Workouts and training sessions are important, but recovery is just as important. If you don't take care of your body post training session, you'll be more prone to injury. No one likes getting hurt!
Here are the 3 things that Dr. Emily thinks are key tools for muscle homework:
- The Stick
- Lacrosse ball
The stick is great for rolling out muscles. Rolling out muscles? What does that mean? Rolling out muscles is a way to elongate your muscle fibers. It helps to work on muscle trigger points (muscle knots/kinks), too. This helps to keep the muscle fibers relaxed, happy, and functioning optimally. Dr. Emily also recommends foam rolling, but the stick is nice because it is smaller and easy to stash in your briefcase/backpack/large purse. This means you can easily pack it to take care of those sore muscles during some down time in the office. Reading emails in the office? You can use the stick on your leg muscles. Here are some tips on how to use The Stick on your muscles.

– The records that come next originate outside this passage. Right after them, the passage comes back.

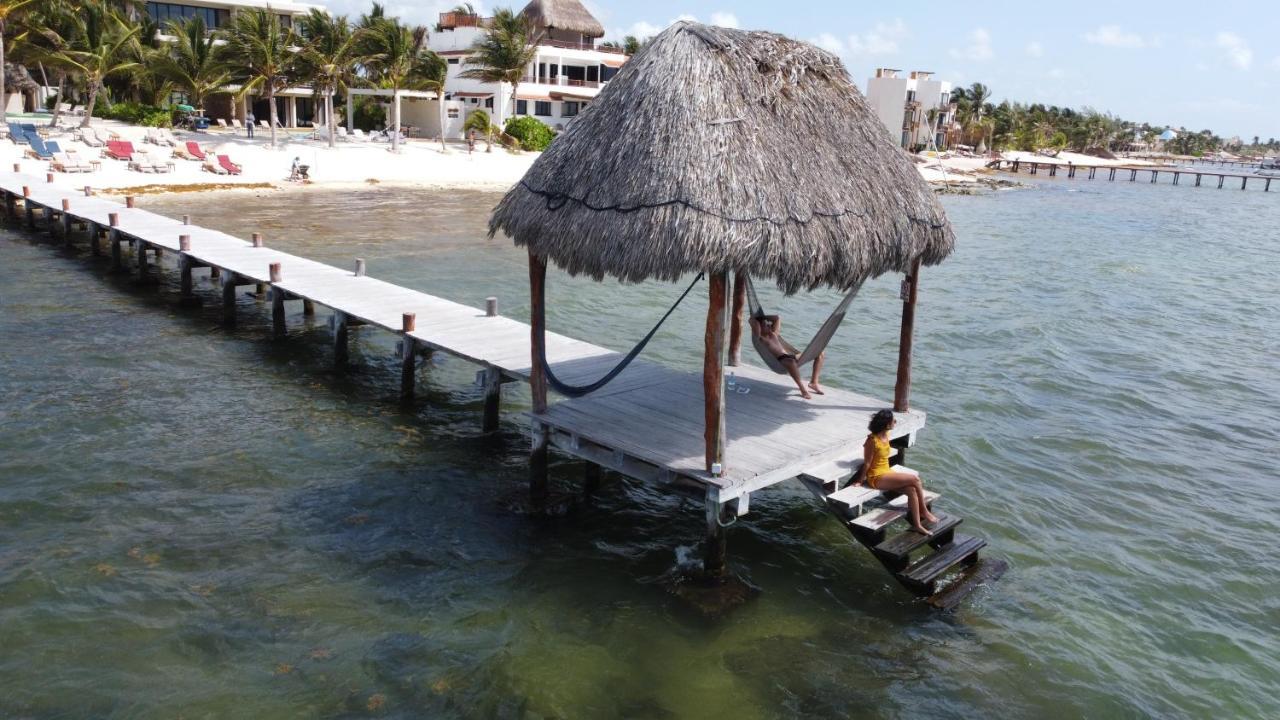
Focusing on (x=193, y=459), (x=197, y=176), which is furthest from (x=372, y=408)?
(x=197, y=176)

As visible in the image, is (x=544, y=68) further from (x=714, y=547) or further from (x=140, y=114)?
(x=714, y=547)

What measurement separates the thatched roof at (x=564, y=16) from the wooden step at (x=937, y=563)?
58373 millimetres

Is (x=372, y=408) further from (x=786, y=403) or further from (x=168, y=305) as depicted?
(x=168, y=305)

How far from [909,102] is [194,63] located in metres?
66.3

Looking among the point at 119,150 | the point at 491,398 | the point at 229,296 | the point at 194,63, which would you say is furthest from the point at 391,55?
the point at 491,398

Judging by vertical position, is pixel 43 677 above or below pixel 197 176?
below

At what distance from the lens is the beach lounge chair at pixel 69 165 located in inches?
1298

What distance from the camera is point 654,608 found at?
8.60 m

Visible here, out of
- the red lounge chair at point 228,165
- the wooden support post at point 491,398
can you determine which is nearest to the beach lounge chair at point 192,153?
the red lounge chair at point 228,165

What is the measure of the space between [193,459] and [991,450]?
33.9ft

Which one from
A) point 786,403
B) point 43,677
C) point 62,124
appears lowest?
point 43,677

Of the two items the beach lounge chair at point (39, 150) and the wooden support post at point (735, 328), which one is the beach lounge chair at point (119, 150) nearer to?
the beach lounge chair at point (39, 150)

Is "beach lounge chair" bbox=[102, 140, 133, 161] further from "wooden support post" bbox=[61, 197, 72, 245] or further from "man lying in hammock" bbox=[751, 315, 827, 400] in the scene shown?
"man lying in hammock" bbox=[751, 315, 827, 400]

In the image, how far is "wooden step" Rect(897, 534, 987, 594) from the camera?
8344 millimetres
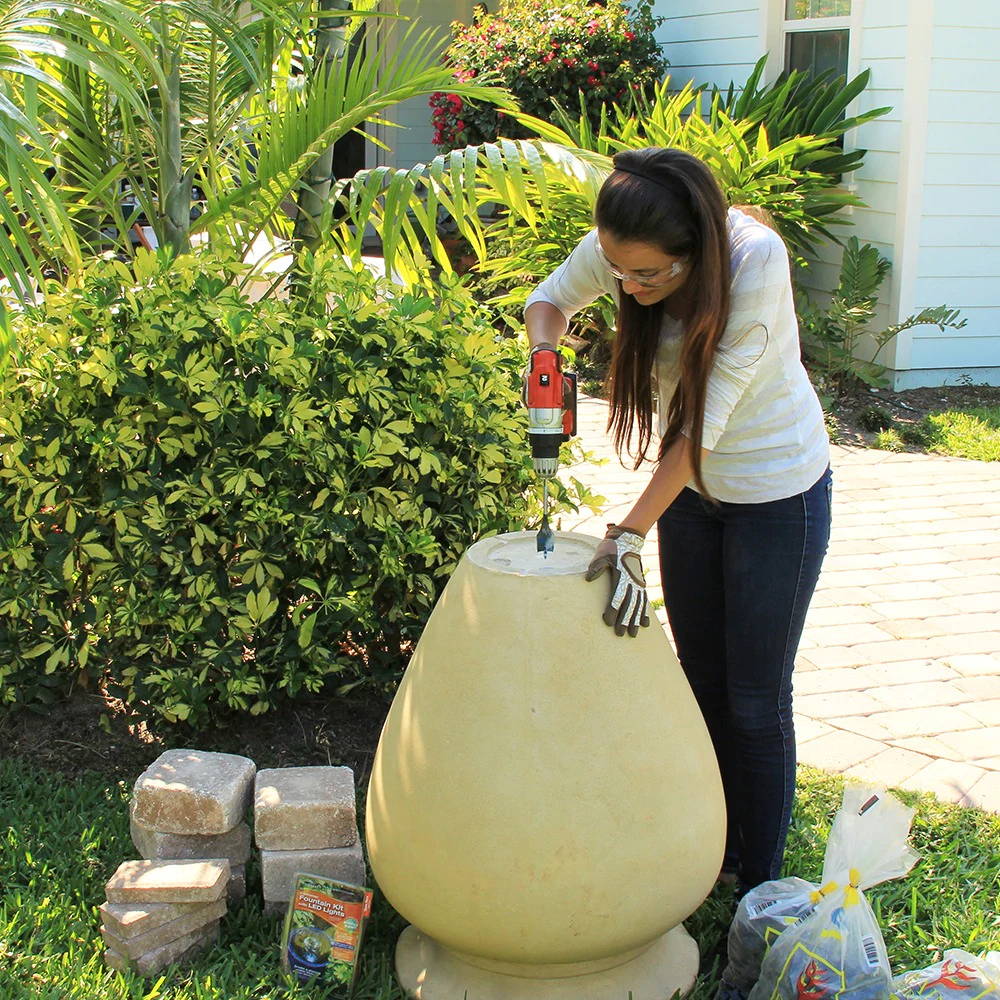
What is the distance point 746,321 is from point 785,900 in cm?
126

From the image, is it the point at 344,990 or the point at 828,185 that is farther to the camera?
the point at 828,185

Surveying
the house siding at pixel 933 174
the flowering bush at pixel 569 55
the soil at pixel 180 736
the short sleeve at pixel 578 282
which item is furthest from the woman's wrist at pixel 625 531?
the flowering bush at pixel 569 55

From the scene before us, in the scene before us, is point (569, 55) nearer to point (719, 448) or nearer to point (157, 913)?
point (719, 448)

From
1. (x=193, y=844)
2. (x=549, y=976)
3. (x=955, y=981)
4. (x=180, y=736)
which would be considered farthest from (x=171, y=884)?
(x=955, y=981)

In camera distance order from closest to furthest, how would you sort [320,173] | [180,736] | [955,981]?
1. [955,981]
2. [180,736]
3. [320,173]

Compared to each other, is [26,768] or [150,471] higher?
[150,471]

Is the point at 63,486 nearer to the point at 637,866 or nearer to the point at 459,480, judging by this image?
the point at 459,480

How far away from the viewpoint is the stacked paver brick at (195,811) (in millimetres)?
3094

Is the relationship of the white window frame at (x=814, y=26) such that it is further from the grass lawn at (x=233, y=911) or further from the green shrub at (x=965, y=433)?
the grass lawn at (x=233, y=911)

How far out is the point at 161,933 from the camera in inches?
114

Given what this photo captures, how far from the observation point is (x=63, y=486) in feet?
11.9

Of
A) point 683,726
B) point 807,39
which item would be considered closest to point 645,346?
point 683,726

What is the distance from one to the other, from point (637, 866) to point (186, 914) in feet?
3.65

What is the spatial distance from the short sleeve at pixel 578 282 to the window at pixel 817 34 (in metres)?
6.69
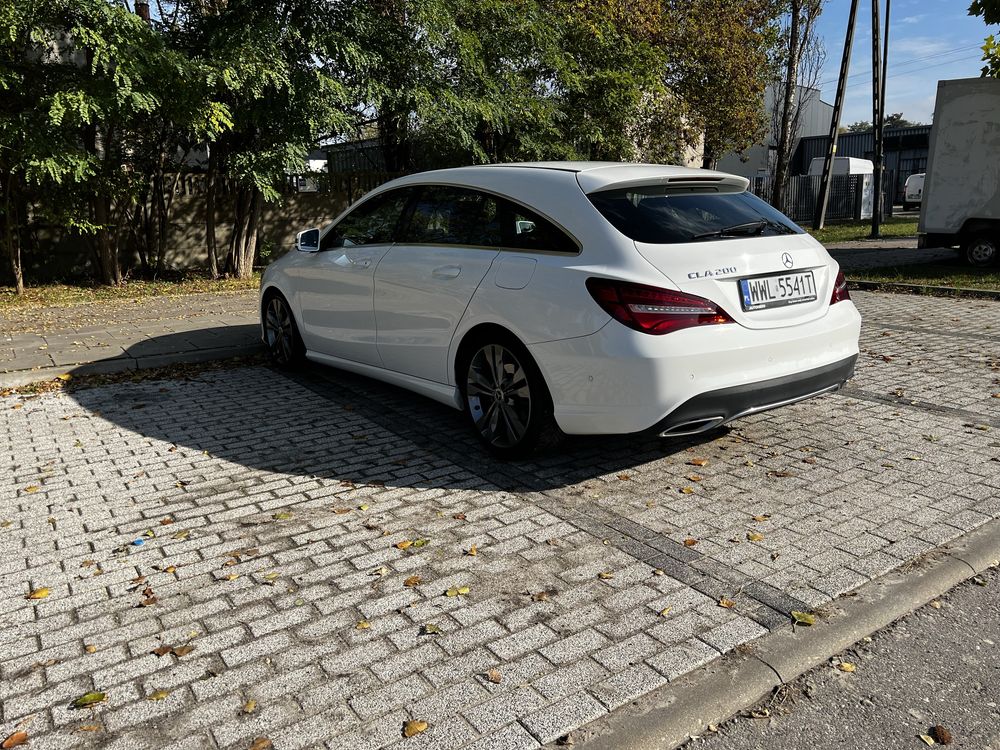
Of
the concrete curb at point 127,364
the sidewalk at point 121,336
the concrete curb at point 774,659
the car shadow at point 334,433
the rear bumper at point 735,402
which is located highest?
the rear bumper at point 735,402

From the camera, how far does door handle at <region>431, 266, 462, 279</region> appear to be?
17.5 ft

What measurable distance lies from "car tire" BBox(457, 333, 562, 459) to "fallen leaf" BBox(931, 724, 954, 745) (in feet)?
8.52

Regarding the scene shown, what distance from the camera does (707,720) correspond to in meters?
2.73

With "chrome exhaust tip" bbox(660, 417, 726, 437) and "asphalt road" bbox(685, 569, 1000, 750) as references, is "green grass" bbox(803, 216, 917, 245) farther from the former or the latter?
"asphalt road" bbox(685, 569, 1000, 750)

The Stick is great for broad muscle relief, but sometimes you just have that spot that hurts deeper that the stick can't get. That's where the lacrosse ball comes into play. Dr. Emily likes using the lacrosse to roll out the bottoms of her feet. To do this, just place the lacrosse ball under your foot (like below), and move your foot back and forth on top of the ball.
You can also use this on the sore spots in your legs or gluteal region. Find those sore spots rolling on top of the ball, and just hang out on them. Let your muscles just release and relax on top of the ball. Don't neglect your upper body, too!
Lastly, don't forget to hydrate! It's easy to remember to drink water after exercise, but after working out the muscles with The Stick or a lacrosse ball, you also need to hydrate. Drink a lot of water to help flush out the muscles.